O problema é que o supermercado passou por uma grave crise financeira e Marina foi dispensada sem justa causa. Ela, então, ajuizou uma ação trabalhista visando o recebimento de salários em atraso, 13º salário, férias, horas extras não pagas, aviso prévio indenizado não recebido e multa de 40% do FGTS. A Marina, que foi surpreendida com sua demissão e passou a contar apenas com suas reservas financeiras e com o seguro desemprego (que demorou a sair!), viu sua ação tramitar por longos 12 meses na Justiça do Trabalho. Por fim, ela recebeu as verbas a que tinha direito! O advogado lhe entregou o resumo dos valores, as retenções das verbas remuneratórias foram efetuadas, porém a multa do FGTS não sofreu incidência, mas ela não ligou muito pra isso. Afinal, precisava tanto daquele dinheiro!

É bastante comum que o Reclamante ajuíze uma ação trabalhista visando o recebimento de verbas salariais (dentre outras) e ao obter êxito e receber a quantia devida, não se lembre do imposto de renda. Normalmente, a própria empresa efetuava os descontos necessários e, em muitos casos, a pessoa não tinha a obrigação legal de enviar a declaração. Então, levando em conta que a Justiça do Trabalho efetua as retenções necessárias das verbas remuneratórias, o Reclamante não imagina que deva declarar aquele valor recebido na justiça à Receita Federal.

Sobre as verbas indenizatórias, que no caso da Marina é o valor da multa de 40% do FGTS, não devem sofrer a retenção, pois não se trata exatamente de um ganho, mas de uma compensação por algum prejuízo.
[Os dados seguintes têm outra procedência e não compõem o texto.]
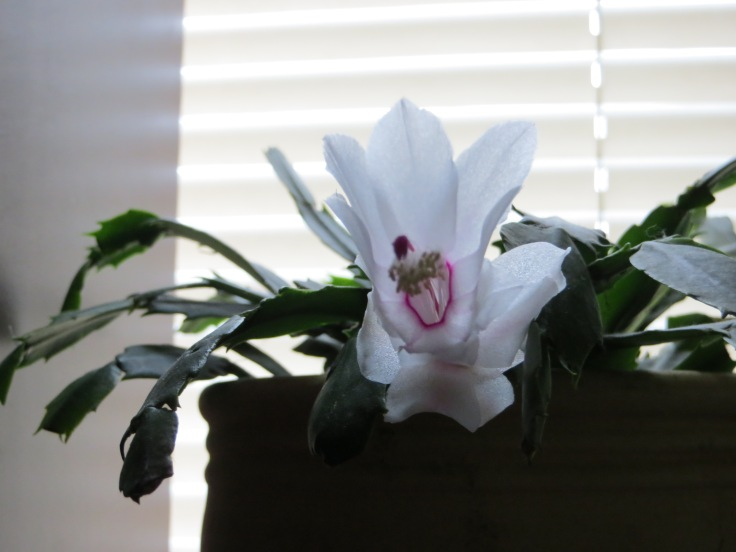 The Christmas Cactus that missed the date...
Portanto, este tipo de verba – com o intuito de indenizar – não deve sofrer a incidência do imposto.

Ocorre que o banco ao receber o depósito e repassá-lo ao Reclamante informa esta operação à Receita Federal. De fato, o imposto devido foi retido pela Justiça do Trabalho e repassado à Receita Federal. Porém, caso se trate de valor superior a R$ 22.847,77 (este valor pode ser alterado pela legislação em cada ano), ele deve ser declarado pelo Reclamante em sua DIRPF.

Caso a declaração não seja feita, a Receita Federal identificará sua ausência (porque o banco a informou que repassou determinada quantia à pessoa) e poderá suspender o CPF do Reclamante. Além disto, quando enviar a declaração, o Reclamante deverá pagar multa por atraso (que varia de R$ 165,74 até 20% do imposto devido).

A Marina, por não ter enviado a declaração, teve seu CPF suspenso. Porém, ela só percebeu isso quando foi na Farmácia Popular receber o medicamento que pega todo mês e foi informada da sua situação. Isto aconteceu com a Marina, mas poderia ter acontecido com qualquer pessoa em diversas ocasiões da vida comum. O CPF suspenso (ou “pendente de regularização”) implica em dificuldade de emissão de passaporte e certidões para a venda de imóvel, impede a nomeação em concursos públicos e a obtenção de financiamentos, dentre diversas outras consequências.

Todo este transtorno seria evitado se a Marina houvesse simplesmente enviado a DIRPF. Como a Justiça Trabalhista efetua as retenções necessárias, ela não teria que pagar mais nada, já estava tudo pago.

Inclusive, a própria Marina poderia ter enviado sua declaração, afinal ela não possui mais nada exceto este recebimento e seu Palio 2006. Bastaria que ela baixasse o programa no site da Receita Federal e seguisse as instruções contidas no próprio site e no programa. Ela deveria prestar atenção especial onde deveria inserir os dados dos valores recebidos na Justiça do Trabalho.

Estes não se tratam de valores isentos, mas valores tributáveis. A Justiça do Trabalho já efetuou o pagamento do imposto devido e inseriu todos os dados no processo. Então, basta copiá-los para a ficha “Rendimentos Recebidos Acumuladamente”. No campo Rendimentos Recebidos, deve ser declarado o valor do principal. No campo Contribuição Previdenciária Oficial deve ser informado o valor do INSS, se for o caso.

É necessário, portanto, que os Reclamantes sejam orientados sobre a DIRPF e se atentem à necessidade (ou não) de enviá-la em cada caso concreto.

Aline Guiotti (advogada tributarista) e Bruna Sanches (advogada trabalhista).